#### [Problem to work on]
Find the line with "Tanzania, site F10, 2014-08-01" and the line with "common name: mouse" in the entries below; output exactly those two lines, every line between them, and no others.

#### [Task input]
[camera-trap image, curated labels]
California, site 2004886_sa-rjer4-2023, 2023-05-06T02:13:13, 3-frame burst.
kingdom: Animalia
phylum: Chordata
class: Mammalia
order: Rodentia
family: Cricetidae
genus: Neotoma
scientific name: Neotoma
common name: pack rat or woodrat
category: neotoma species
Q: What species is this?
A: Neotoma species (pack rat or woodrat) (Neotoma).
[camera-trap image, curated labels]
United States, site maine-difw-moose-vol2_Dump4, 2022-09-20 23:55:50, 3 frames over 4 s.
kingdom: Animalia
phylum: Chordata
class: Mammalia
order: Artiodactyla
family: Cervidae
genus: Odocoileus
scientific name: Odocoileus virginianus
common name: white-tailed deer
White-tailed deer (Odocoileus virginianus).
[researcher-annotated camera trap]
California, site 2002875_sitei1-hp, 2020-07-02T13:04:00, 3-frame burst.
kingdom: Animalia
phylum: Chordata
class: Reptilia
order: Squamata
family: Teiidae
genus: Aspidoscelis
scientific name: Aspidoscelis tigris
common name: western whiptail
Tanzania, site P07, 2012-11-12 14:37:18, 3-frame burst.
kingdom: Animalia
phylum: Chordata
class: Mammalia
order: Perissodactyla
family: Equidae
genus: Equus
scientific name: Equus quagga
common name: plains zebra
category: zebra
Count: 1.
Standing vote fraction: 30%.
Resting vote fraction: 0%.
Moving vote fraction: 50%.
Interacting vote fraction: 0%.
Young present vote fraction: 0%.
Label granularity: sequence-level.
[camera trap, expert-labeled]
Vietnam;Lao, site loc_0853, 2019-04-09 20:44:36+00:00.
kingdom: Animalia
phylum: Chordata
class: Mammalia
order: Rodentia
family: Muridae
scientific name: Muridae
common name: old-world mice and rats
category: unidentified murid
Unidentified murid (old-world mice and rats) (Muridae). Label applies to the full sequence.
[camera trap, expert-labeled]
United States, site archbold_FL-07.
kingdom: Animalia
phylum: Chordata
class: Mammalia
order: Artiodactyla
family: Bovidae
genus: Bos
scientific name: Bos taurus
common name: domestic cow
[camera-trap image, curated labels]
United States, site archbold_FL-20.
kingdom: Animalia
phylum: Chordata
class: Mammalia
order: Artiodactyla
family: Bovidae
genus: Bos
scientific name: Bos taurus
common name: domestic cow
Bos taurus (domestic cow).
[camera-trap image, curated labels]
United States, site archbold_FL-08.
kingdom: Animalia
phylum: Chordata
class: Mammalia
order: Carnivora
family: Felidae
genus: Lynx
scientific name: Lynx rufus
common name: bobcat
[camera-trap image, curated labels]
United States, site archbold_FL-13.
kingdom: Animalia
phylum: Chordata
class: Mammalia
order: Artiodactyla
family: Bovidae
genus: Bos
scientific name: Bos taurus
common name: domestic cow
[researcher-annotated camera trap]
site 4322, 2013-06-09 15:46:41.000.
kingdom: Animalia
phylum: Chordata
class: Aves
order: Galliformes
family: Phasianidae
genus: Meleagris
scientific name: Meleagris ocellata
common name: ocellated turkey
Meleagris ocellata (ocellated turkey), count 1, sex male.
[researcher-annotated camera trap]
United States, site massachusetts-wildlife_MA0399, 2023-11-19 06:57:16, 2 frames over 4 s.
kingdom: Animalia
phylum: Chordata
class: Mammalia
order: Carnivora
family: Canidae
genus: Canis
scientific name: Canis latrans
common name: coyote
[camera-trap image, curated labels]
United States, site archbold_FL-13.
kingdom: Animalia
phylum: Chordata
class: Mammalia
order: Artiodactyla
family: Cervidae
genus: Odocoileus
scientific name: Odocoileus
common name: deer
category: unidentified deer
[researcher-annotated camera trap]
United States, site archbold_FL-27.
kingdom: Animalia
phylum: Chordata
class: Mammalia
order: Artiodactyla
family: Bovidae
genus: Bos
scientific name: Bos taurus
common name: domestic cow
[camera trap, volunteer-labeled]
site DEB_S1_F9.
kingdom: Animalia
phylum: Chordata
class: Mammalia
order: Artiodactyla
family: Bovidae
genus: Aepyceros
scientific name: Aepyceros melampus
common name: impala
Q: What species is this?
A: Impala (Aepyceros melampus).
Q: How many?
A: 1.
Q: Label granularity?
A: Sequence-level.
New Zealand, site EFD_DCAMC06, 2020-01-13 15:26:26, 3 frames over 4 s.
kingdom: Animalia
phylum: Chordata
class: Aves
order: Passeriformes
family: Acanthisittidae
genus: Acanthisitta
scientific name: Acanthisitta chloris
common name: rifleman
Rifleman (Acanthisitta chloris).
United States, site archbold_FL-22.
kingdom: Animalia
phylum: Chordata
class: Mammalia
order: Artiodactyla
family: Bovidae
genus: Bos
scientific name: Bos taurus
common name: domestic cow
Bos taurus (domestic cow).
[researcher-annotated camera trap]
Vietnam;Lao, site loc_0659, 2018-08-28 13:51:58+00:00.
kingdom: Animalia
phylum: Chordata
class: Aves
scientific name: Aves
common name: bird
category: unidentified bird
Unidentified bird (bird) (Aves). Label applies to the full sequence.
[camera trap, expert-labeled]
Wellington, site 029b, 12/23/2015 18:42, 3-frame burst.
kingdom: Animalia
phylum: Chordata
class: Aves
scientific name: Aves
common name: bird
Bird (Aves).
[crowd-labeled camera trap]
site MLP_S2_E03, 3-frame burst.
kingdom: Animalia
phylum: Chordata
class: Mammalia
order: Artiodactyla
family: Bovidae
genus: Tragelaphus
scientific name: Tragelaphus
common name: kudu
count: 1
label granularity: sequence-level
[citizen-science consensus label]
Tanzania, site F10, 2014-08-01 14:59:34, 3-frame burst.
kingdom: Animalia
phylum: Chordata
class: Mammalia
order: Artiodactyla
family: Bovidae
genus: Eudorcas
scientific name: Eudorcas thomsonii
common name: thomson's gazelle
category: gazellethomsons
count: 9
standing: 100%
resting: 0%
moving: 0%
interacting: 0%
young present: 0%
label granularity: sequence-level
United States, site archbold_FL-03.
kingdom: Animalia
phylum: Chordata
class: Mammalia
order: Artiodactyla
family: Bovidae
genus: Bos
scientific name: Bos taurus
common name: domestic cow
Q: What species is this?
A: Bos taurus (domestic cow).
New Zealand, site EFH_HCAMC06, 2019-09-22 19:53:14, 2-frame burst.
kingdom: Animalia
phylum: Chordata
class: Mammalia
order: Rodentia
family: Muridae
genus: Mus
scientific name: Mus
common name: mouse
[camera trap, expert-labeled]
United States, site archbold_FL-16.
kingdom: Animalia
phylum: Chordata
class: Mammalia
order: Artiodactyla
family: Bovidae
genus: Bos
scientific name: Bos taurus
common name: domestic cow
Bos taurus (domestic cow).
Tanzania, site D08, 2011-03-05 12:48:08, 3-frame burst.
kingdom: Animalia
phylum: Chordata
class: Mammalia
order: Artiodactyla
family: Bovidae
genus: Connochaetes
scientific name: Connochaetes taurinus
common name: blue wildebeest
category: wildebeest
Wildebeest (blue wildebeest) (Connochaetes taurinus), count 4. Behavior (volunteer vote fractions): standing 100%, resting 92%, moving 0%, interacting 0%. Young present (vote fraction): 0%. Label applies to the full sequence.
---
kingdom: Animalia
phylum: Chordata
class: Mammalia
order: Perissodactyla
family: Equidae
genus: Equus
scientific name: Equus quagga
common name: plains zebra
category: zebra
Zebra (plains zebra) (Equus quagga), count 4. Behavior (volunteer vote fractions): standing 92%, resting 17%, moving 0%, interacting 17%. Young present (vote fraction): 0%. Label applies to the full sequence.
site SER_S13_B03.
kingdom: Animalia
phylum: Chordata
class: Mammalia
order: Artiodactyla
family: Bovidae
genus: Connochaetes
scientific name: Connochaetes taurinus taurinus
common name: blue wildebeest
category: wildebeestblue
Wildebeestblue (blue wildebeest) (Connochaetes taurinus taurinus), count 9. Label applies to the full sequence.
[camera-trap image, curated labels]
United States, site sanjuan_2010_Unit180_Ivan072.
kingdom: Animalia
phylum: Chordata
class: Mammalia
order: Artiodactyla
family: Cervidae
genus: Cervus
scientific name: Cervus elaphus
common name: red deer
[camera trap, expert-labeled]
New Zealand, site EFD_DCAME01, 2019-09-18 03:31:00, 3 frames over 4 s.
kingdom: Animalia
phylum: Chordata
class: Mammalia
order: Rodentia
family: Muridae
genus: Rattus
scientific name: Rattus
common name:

#### [Final answer]
Tanzania, site F10, 2014-08-01 14:59:34, 3-frame burst.
kingdom: Animalia
phylum: Chordata
class: Mammalia
order: Artiodactyla
family: Bovidae
genus: Eudorcas
scientific name: Eudorcas thomsonii
common name: thomson's gazelle
category: gazellethomsons
count: 9
standing: 100%
resting: 0%
moving: 0%
interacting: 0%
young present: 0%
label granularity: sequence-level
United States, site archbold_FL-03.
kingdom: Animalia
phylum: Chordata
class: Mammalia
order: Artiodactyla
family: Bovidae
genus: Bos
scientific name: Bos taurus
common name: domestic cow
Q: What species is this?
A: Bos taurus (domestic cow).
New Zealand, site EFH_HCAMC06, 2019-09-22 19:53:14, 2-frame burst.
kingdom: Animalia
phylum: Chordata
class: Mammalia
order: Rodentia
family: Muridae
genus: Mus
scientific name: Mus
common name: mouse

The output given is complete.